THE PROBLEM => Once the line with "Tumi - Electronics - AC/DC Power Hub" is found, write it out along with each later line exactly, through the end of the entries, skipping every picture.

=== GIVEN DATA ===

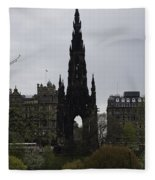 Scott Monument Inside The Princes Street Gardens In Edinburgh Fleece Blanket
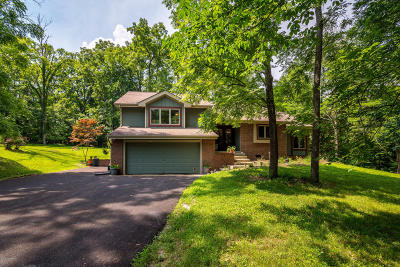 Crestwood Single Family Home For Sale: 6224 Osage Rd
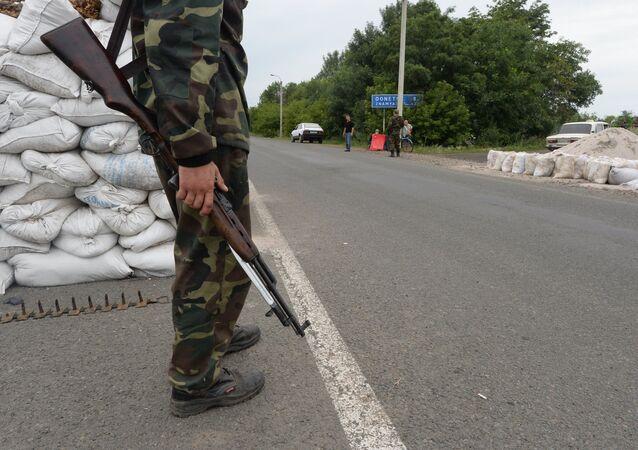 Posto di blocco nella regione di Donetsk (foto d'archivio)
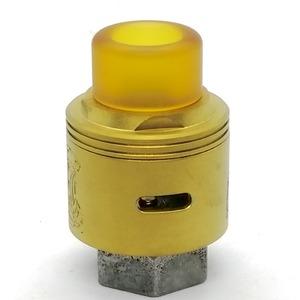 coppervape-hippo-rda-224514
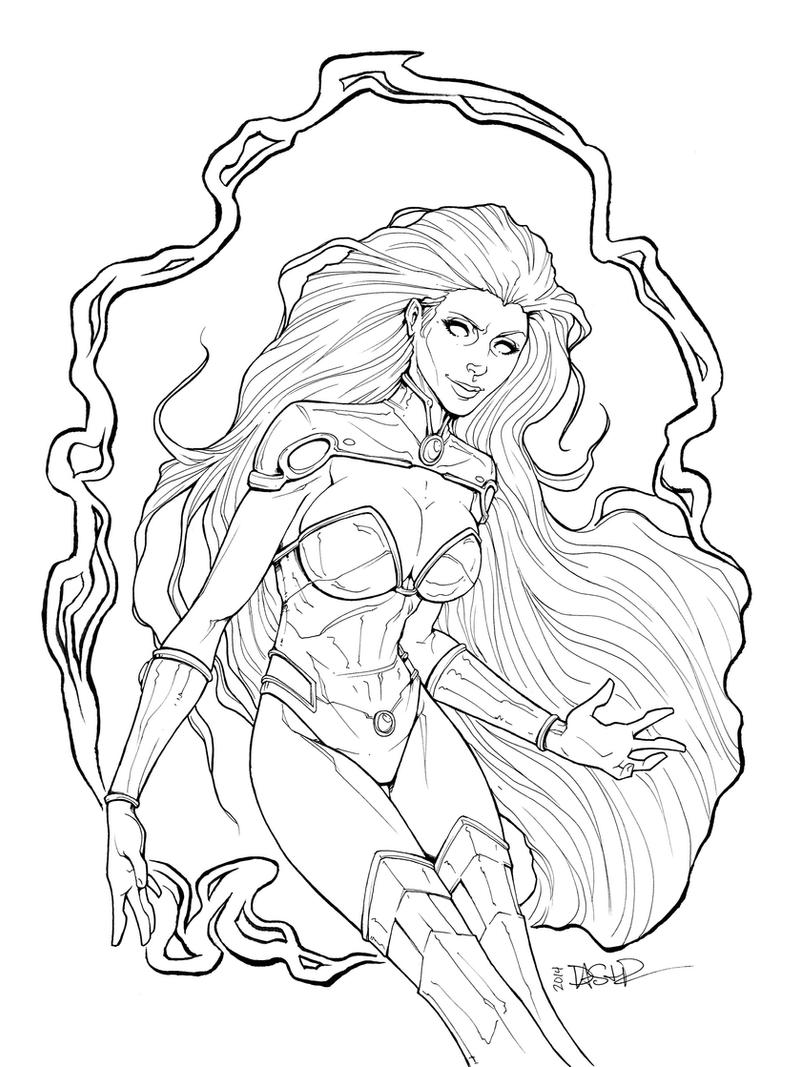 Starfire 2014 Lines by DStPierre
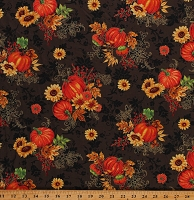 Cotton Fall Seasonal Pumpkins Metallic Flowers Thanksgiving Brown Cotton Fabric Print by the Yard (10608083)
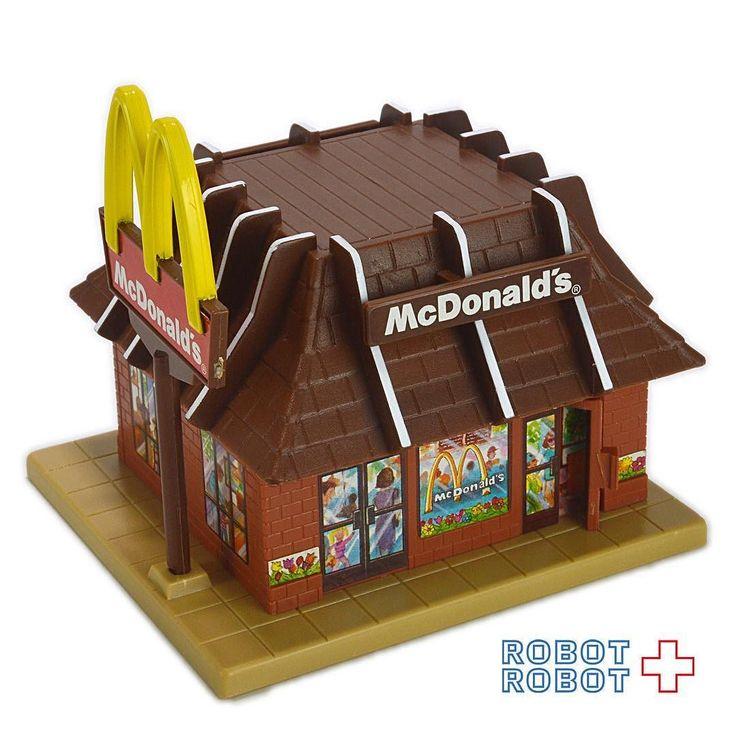 明日マクドナルドのグッズを通販ページにアップ予定ですマクドナルド オルゴール レストラン MB-Sales MUSICAL McDONALD'S RESTAURANT Music Box #McDonald #マクドナルド  #アドバタイジング  #advertising #アメトイ #アメリカントイ #おもちゃ #おもちゃ買取 #フィギュア買取 #アメトイ買取 #vintagetoys #中野ブロードウェイ #ロボットロボット #ROBOTROBOT #中野 #アドバタイジング買取 #マクドナルド買取 #WeBuyToys
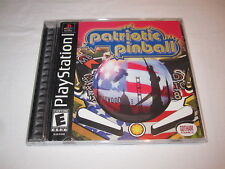 Patriotic Pinball (PlayStation PS1) Black Label Game Complete Excellent!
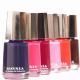 Лак для ногтей Mini Color от Mavala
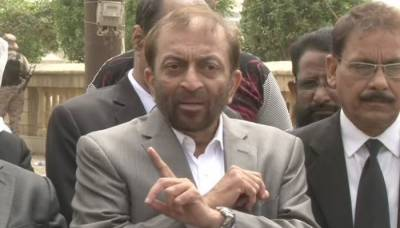 Efforts being made to keep Karachi residents from voting, alleges Sattar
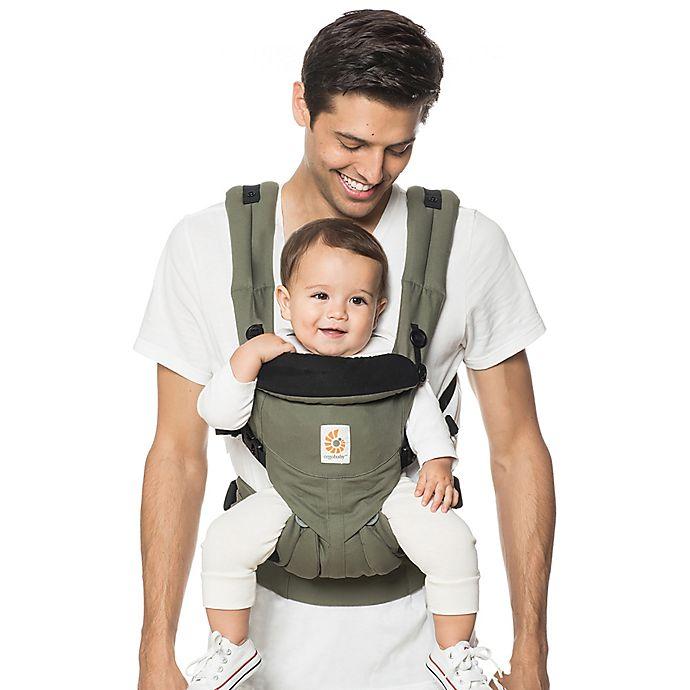 Alternate image 1 for Ergobaby™ Omni 360 Baby Carrier in Khaki Green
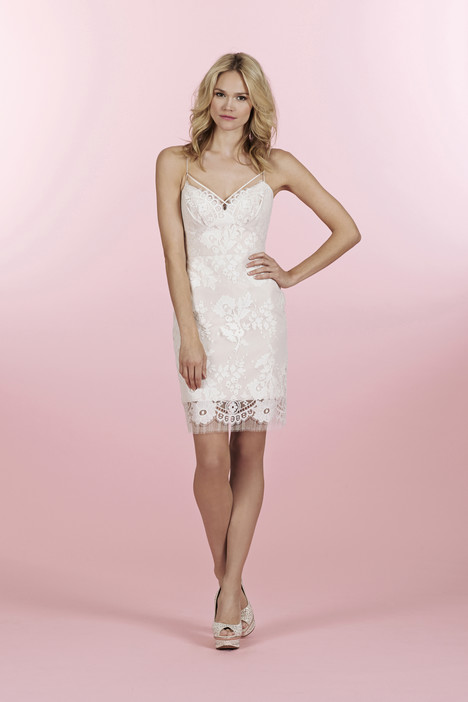Byron (6457) (short) gown from the 2014 Hayley Paige collection, as seen on dressfinder.ca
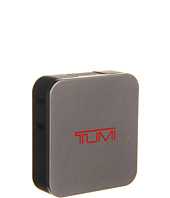 Tumi - Electronics - AC/DC Power Hub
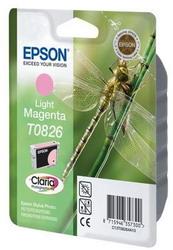 Струйный картридж Epson C13T11264A10 светло-пурпурный C13T11264A10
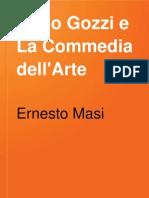 Carlo Gozzi e La Commedia Dell Arte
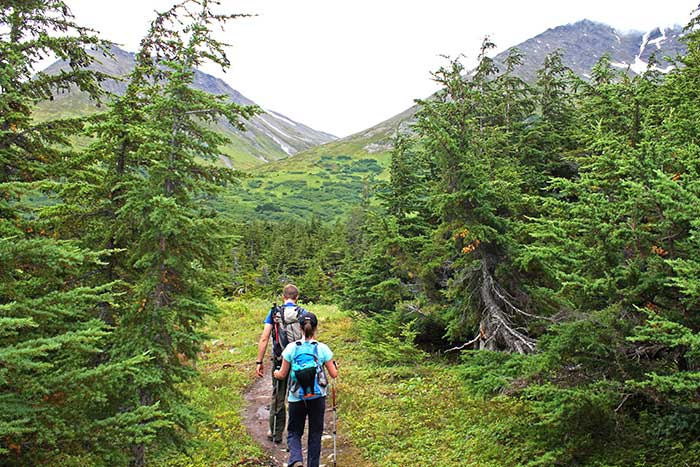 Family hiking - Backroads Prince William Sound to Denali Family Multisport Tour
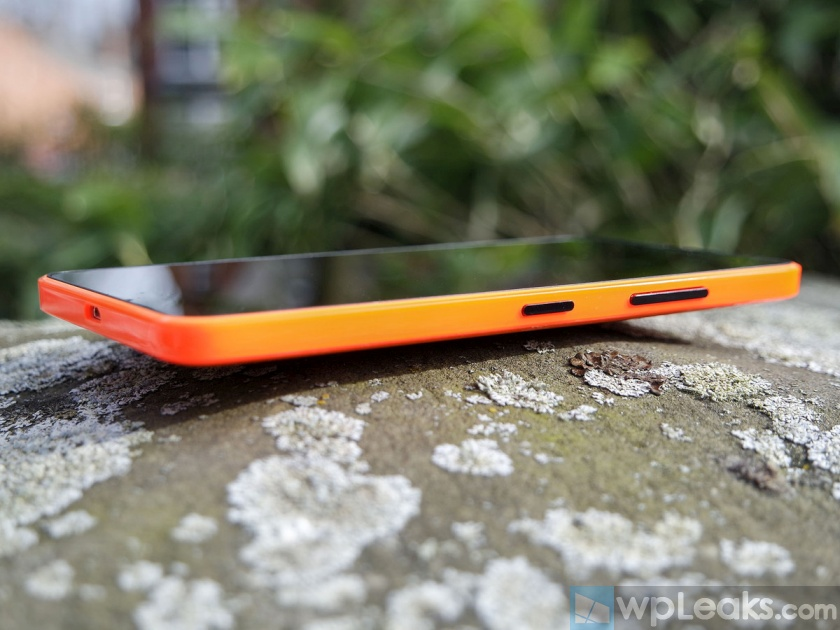 lumia-640-side-buttons-review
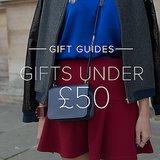Gifts Under £50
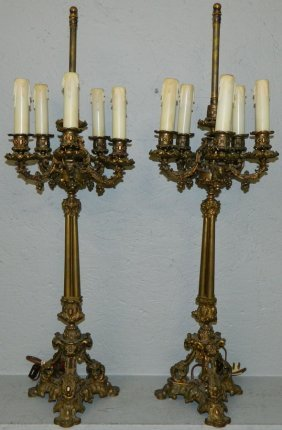 Pair Of French Bronze 5 Light Candelabras.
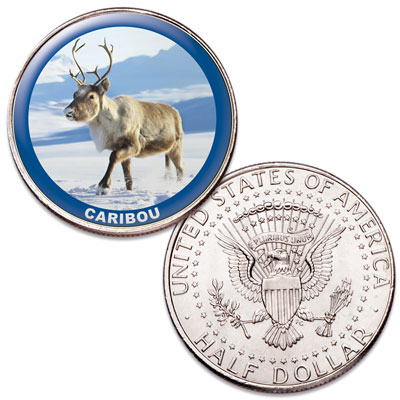 Image for Caribou Colorized Kennedy Half Dollar from Littleton Coin Company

===

RESPONSE AREA =>
 Tumi - Electronics - AC/DC Power Hub
 Струйный картридж Epson C13T11264A10 светло-пурпурный C13T11264A10
 Carlo Gozzi e La Commedia Dell Arte
 Family hiking - Backroads Prince William Sound to Denali Family Multisport Tour
 lumia-640-side-buttons-review
Gifts Under £50
 Pair Of French Bronze 5 Light Candelabras.
 Image for Caribou Colorized Kennedy Half Dollar from Littleton Coin Company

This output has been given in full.